▶ _What you need to do_: A complete and exact copy of the data below is the task.

Stored items from a collection
Start of Block

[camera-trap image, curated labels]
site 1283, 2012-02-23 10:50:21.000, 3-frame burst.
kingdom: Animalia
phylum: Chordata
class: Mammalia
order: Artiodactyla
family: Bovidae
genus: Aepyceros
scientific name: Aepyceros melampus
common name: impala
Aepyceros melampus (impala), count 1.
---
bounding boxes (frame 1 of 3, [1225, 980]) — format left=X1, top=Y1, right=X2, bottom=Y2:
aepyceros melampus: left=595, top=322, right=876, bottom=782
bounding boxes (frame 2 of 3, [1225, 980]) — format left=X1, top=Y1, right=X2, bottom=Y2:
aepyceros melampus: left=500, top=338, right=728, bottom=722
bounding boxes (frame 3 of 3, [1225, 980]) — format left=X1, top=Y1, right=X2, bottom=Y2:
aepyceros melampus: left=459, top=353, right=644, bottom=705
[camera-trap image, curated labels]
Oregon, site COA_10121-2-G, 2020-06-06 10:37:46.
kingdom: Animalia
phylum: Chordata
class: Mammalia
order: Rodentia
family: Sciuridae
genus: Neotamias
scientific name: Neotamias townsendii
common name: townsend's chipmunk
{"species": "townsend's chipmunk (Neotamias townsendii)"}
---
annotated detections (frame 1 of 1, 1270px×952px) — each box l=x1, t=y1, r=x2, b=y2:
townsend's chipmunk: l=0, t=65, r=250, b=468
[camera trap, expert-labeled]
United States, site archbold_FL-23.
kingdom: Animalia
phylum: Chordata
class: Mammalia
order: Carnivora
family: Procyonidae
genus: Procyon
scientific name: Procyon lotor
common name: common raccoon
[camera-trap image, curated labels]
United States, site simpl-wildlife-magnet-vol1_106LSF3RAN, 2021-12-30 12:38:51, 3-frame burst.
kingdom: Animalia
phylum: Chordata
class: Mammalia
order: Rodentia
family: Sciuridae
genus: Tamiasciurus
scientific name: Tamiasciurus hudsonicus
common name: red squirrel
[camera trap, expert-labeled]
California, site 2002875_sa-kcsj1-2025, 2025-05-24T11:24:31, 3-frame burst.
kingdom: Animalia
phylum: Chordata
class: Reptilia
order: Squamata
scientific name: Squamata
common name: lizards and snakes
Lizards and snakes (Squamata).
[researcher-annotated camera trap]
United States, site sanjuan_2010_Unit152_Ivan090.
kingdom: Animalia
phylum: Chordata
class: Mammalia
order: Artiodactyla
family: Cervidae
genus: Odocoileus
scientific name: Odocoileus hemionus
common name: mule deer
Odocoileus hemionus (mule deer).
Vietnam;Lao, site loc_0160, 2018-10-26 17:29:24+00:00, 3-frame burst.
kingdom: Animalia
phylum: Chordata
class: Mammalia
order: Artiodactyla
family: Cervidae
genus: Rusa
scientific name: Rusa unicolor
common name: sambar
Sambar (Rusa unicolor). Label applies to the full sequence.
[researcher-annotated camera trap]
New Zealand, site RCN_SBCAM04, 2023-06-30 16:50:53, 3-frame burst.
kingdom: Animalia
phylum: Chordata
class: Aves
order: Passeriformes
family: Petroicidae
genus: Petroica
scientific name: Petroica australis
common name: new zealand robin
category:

End of Block

▶ _Output_:
[camera-trap image, curated labels]
site 1283, 2012-02-23 10:50:21.000, 3-frame burst.
kingdom: Animalia
phylum: Chordata
class: Mammalia
order: Artiodactyla
family: Bovidae
genus: Aepyceros
scientific name: Aepyceros melampus
common name: impala
Aepyceros melampus (impala), count 1.
---
bounding boxes (frame 1 of 3, [1225, 980]) — format left=X1, top=Y1, right=X2, bottom=Y2:
aepyceros melampus: left=595, top=322, right=876, bottom=782
bounding boxes (frame 2 of 3, [1225, 980]) — format left=X1, top=Y1, right=X2, bottom=Y2:
aepyceros melampus: left=500, top=338, right=728, bottom=722
bounding boxes (frame 3 of 3, [1225, 980]) — format left=X1, top=Y1, right=X2, bottom=Y2:
aepyceros melampus: left=459, top=353, right=644, bottom=705
[camera-trap image, curated labels]
Oregon, site COA_10121-2-G, 2020-06-06 10:37:46.
kingdom: Animalia
phylum: Chordata
class: Mammalia
order: Rodentia
family: Sciuridae
genus: Neotamias
scientific name: Neotamias townsendii
common name: townsend's chipmunk
{"species": "townsend's chipmunk (Neotamias townsendii)"}
---
annotated detections (frame 1 of 1, 1270px×952px) — each box l=x1, t=y1, r=x2, b=y2:
townsend's chipmunk: l=0, t=65, r=250, b=468
[camera trap, expert-labeled]
United States, site archbold_FL-23.
kingdom: Animalia
phylum: Chordata
class: Mammalia
order: Carnivora
family: Procyonidae
genus: Procyon
scientific name: Procyon lotor
common name: common raccoon
[camera-trap image, curated labels]
United States, site simpl-wildlife-magnet-vol1_106LSF3RAN, 2021-12-30 12:38:51, 3-frame burst.
kingdom: Animalia
phylum: Chordata
class: Mammalia
order: Rodentia
family: Sciuridae
genus: Tamiasciurus
scientific name: Tamiasciurus hudsonicus
common name: red squirrel
[camera trap, expert-labeled]
California, site 2002875_sa-kcsj1-2025, 2025-05-24T11:24:31, 3-frame burst.
kingdom: Animalia
phylum: Chordata
class: Reptilia
order: Squamata
scientific name: Squamata
common name: lizards and snakes
Lizards and snakes (Squamata).
[researcher-annotated camera trap]
United States, site sanjuan_2010_Unit152_Ivan090.
kingdom: Animalia
phylum: Chordata
class: Mammalia
order: Artiodactyla
family: Cervidae
genus: Odocoileus
scientific name: Odocoileus hemionus
common name: mule deer
Odocoileus hemionus (mule deer).
Vietnam;Lao, site loc_0160, 2018-10-26 17:29:24+00:00, 3-frame burst.
kingdom: Animalia
phylum: Chordata
class: Mammalia
order: Artiodactyla
family: Cervidae
genus: Rusa
scientific name: Rusa unicolor
common name: sambar
Sambar (Rusa unicolor). Label applies to the full sequence.
[researcher-annotated camera trap]
New Zealand, site RCN_SBCAM04, 2023-06-30 16:50:53, 3-frame burst.
kingdom: Animalia
phylum: Chordata
class: Aves
order: Passeriformes
family: Petroicidae
genus: Petroica
scientific name: Petroica australis
common name: new zealand robin
category:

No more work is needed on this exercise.